> _INPUT RECORDS_:
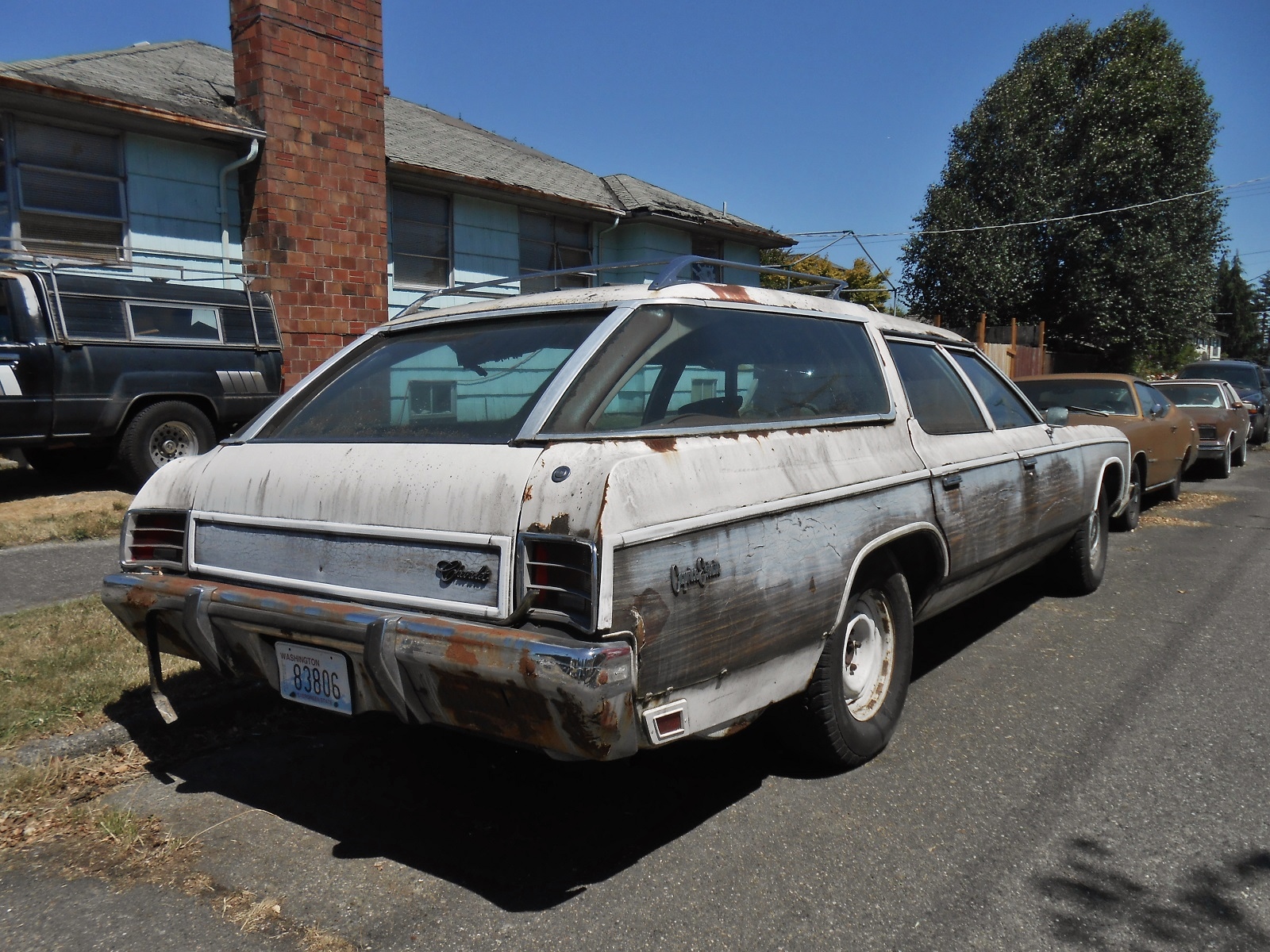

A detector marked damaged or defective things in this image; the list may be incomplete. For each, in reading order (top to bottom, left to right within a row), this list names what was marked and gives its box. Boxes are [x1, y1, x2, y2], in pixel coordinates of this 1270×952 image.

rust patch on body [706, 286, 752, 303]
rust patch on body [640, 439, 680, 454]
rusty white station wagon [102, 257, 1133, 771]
--
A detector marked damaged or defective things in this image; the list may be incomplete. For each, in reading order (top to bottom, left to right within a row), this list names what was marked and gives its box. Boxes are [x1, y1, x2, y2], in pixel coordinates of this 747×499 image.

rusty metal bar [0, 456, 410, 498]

> _REQUIREMENT_:
Return the lines from the one containing "this 1270×952 image." through the one containing "rusty white station", copied verbatim.

> _EXERCISE RESULT_:
A detector marked damaged or defective things in this image; the list may be incomplete. For each, in reading order (top to bottom, left to right within a row), this list names what was marked and gives its box. Boxes are [x1, y1, x2, y2], in pixel coordinates of this 1270×952 image.

rust patch on body [706, 286, 752, 303]
rust patch on body [640, 439, 680, 454]
rusty white station wagon [102, 257, 1133, 771]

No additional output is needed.